Les entreprises auront accès à du financement totalisant 1,7 milliard $ auprès de la Banque de développement du Canada (BDC) et d’Exportation et développement Canada (EDC).

Conscient que certaines entreprises canadiennes attendaient ce coup de pouce depuis plusieurs semaines, M. Champagne s’est dit confiant de voir les demandes traitées rapidement.

«C’est pour cela que l’aide sera octroyée par l’entremise d’institutions, comme EDC et la BDC, qui ont des liens d’affaires avec les compagnies, a-t-il dit au cours d’une entrevue téléphonique. C’est pour que cela soit facile et rapide.»

Selon le ministre du Commerce international, le plan d’aide devrait être suffisant pour épauler les compagnies touchées, même s’il pourrait y avoir «des semaines houleuses».

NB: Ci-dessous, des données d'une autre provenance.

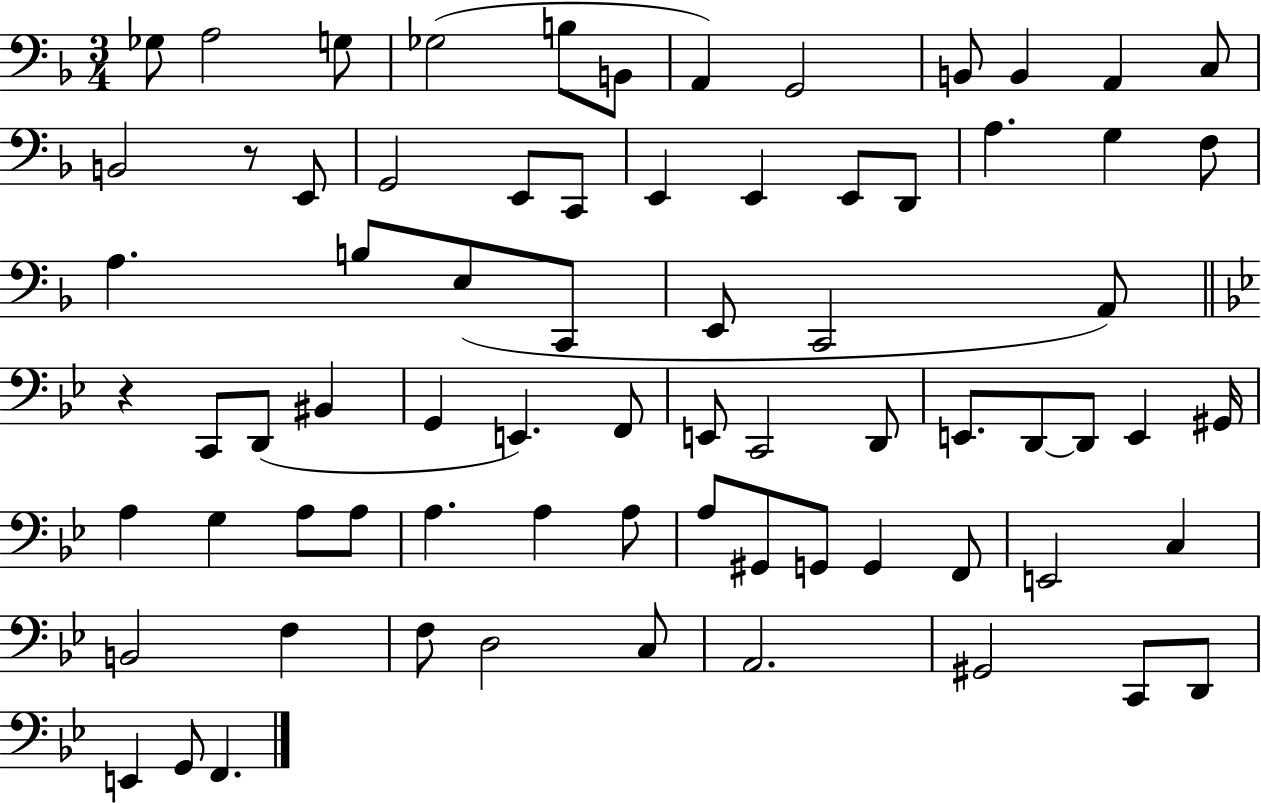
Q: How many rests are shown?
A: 2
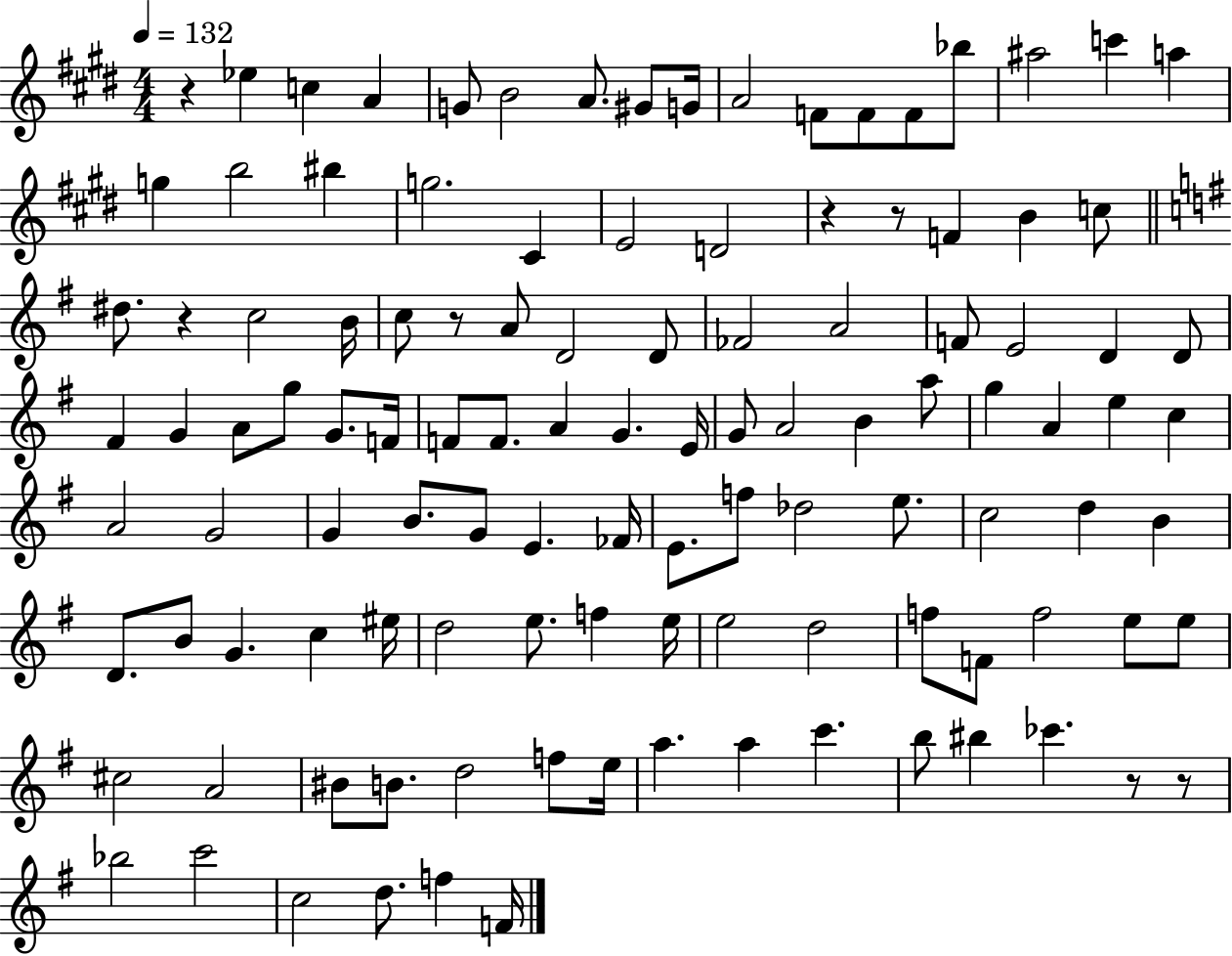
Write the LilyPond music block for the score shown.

{
  \clef treble
  \numericTimeSignature
  \time 4/4
  \key e \major
  \tempo 4 = 132
  r4 ees''4 c''4 a'4 | g'8 b'2 a'8. gis'8 g'16 | a'2 f'8 f'8 f'8 bes''8 | ais''2 c'''4 a''4 | \break g''4 b''2 bis''4 | g''2. cis'4 | e'2 d'2 | r4 r8 f'4 b'4 c''8 | \break \bar "||" \break \key e \minor dis''8. r4 c''2 b'16 | c''8 r8 a'8 d'2 d'8 | fes'2 a'2 | f'8 e'2 d'4 d'8 | \break fis'4 g'4 a'8 g''8 g'8. f'16 | f'8 f'8. a'4 g'4. e'16 | g'8 a'2 b'4 a''8 | g''4 a'4 e''4 c''4 | \break a'2 g'2 | g'4 b'8. g'8 e'4. fes'16 | e'8. f''8 des''2 e''8. | c''2 d''4 b'4 | \break d'8. b'8 g'4. c''4 eis''16 | d''2 e''8. f''4 e''16 | e''2 d''2 | f''8 f'8 f''2 e''8 e''8 | \break cis''2 a'2 | bis'8 b'8. d''2 f''8 e''16 | a''4. a''4 c'''4. | b''8 bis''4 ces'''4. r8 r8 | \break bes''2 c'''2 | c''2 d''8. f''4 f'16 | \bar "|."
}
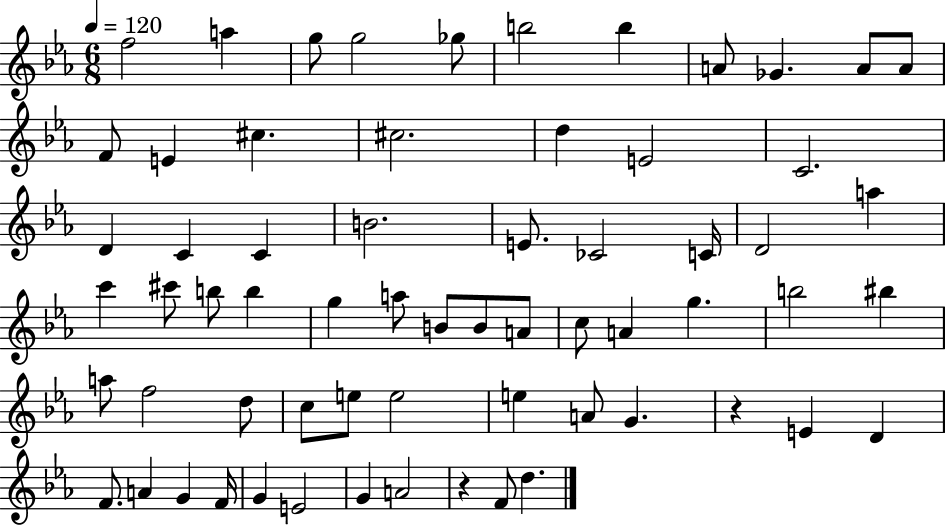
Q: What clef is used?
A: treble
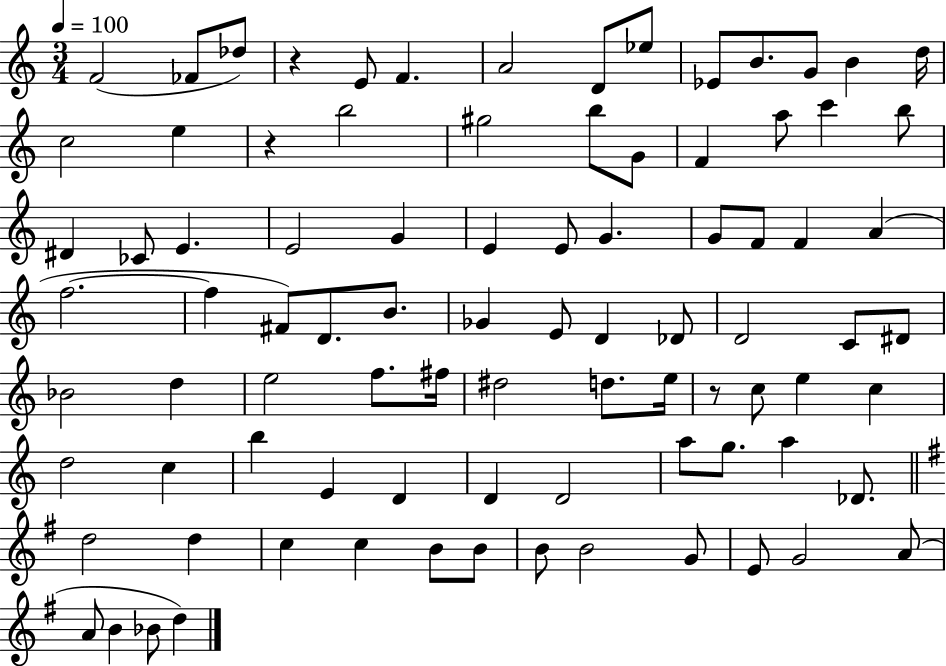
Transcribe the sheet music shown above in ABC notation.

Du côté du syndicat Unifor, qui représente 8000 travailleurs de l’acier et 3700 autres dans l’aluminium, on presse également Ottawa de répondre rapidement aux entreprises ayant besoin d’un coup de main.

«Il y a de l’inquiétude, a souligné son directeur québécois, Renaud Gagné. Les investissements prévus, il faut s’assurer d’éviter de les perdre.»

Un répit

Parmi les mesures du plan d’aide, Mme Proulx dit avoir relevé celle qui permettra à de nombreuses entreprises qui importent du métal à des fins de transformation avant de le retourner au sud de la frontière d’éviter d’être doublement pénalisées à compter de dimanche.

Selon la présidente-directrice générale de MEQ, le gouvernement Trudeau va rembourser les taxes douanières au moment où le produit entrera en territoire canadien.

«C’est une excellente nouvelle, a dit Mme Proulx. Cela vient donner un important coup de main aux exportateurs afin qu’ils puissent demeurer concurrentiels sur les marchés. C’est un message positif qui est lancé.»

Entre-temps, sur le terrain, certains exportateurs disent avoir été en mesure de refiler à leurs clients une partie de la taxe de 10% imposée par Washington sur l’aluminium depuis le 1er juin.

Le président du Groupe Sotrem-Maltech, Michel Boudreault, a toutefois précisé que sa compagnie doit assurer une partie de cette facture supplémentaire.

«Cela diminue notre rentabilité, a-t-il dit au cours d’un entretien téléphonique. Nous avons des contrats qui se terminent à la fin de l’année. Les clients ne veulent pas rouvrir les ententes. C’est ce qui est problématique.»

Établi à Saguenay, le Groupe Sotrem-Maltech génère des recettes annuelles d’environ 200 millions $ et compte 60% de ses clients au sud de la frontière.